Murdoch's News Corp said on Friday it would purchase Harlequin from Torstar Corp, owner of the Toronto Star, Canada's largest daily newspaper by circulation.
With backing of the billionaire's global empire, the deal will give a more secure financial footing to Harlequin - known for churning out more than a thousand "bodice ripper" books every year, with titles like "A Game of Seduction" and "The Heartbreaker Prince."
The C$455 million purchase is News Corp's largest since its assets were split off last year from its cable, TV and movie studio properties, now known as 21st Century Fox Inc
News Corp will pick up a dusty book company, albeit one with global and digital distribution that News Corp plans to use to extend its footprint. Harlequin, to become a unit of News Corp's HarperCollins book publishing subsidiary, gets about 40 percent of its revenue from e-book sales in North America and about 20 percent outside the region. Worldwide, HarperCollins generates about 20 percent of its revenue from digital sales.
Torstar shares surged 17.7 percent on Friday.
News Corp Chief Executive Robert Thomson said it was quicker and cheaper to buy Harlequin than to build a distribution and digital platform.

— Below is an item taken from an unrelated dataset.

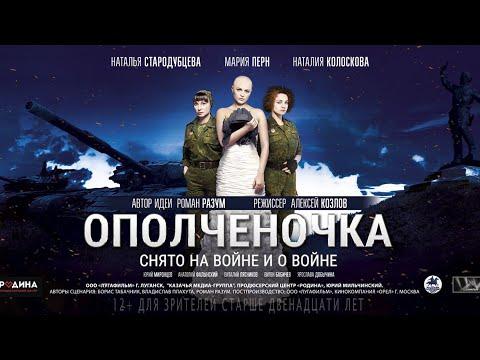 """""""ОПОЛЧЕНОЧКА"""" - официальный трейлер 2019"""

"The amount of work you have to do to build and structure that sensibility is both expensive and time consuming," he said in an interview. "This acquisition is not only about sense and sensibility but structure and sensibility."
Wells Fargo analyst Eric Katz noted the deal would boost News Corp's book publishing revenue as a percent of its total revenue to 20 percent from 16 percent and also increase earnings.
"We like the strategic fit, larger international footprint, and News Corp's move into a business with visibly improving margins," Katz said in a note to clients.
Harlequin, which owns the Mills & Boon British imprint, publishes more than 100 novels a month in 34 languages across six continents. It has published more than 6 billion books since it was founded in 1949 and has branched out into e-books, downloadable audio and smartphone apps.
Roughly 40 percent of Harlequin's revenue comes from books published in languages other than English, while 99 percent of HarperCollins books are published in English.
"It is one of the few global book brands targeted to women," HarperCollins CEO Brian Murray said in an interview. "They have done a terrific job extending that brand around the world."
HarperCollins said Harlequin will remain based in Toronto. The romance novel publisher has more than 1,000 employees worldwide, with about 350 in Canada.
Harlequin's 2013 revenue totaled C$398 million while its earnings before interest, taxes, depreciation and amortization (EBITDA) were C$56 million, accounting for 29 percent and 32 percent of Torstar's overall revenue and EBITDA, respectively.
HarperCollins represents 17 percent of News Corp's total revenue and 21 percent of its cash flow, according to its results for the three months ended in December.
Torstar, almost one-quarter owned by Prem Watsa's Fairfax Financial Holdings Ltd, said it would use a portion of the proceeds to repay debt and invest the rest.
David Holland, Torstar's CEO, said the company did not run an auction process but that the transaction came about after HarperCollins approached Torstar late last year.
Holland said the company was unlikely to raise its dividend but that the cash inflow should allay investor fears about a dividend cut. He said Torstar was focused on eliminating net debt and maintaining a solid balance sheet.
The deal is subject to regulatory approvals and expected to close by the end of the third quarter.
News Corp shares added 0.5 percent to $17.38 in early trading on the Nasdaq on Friday. Torstar's shares rose C1.18 to C$7.89 on the Toronto Stock Exchange.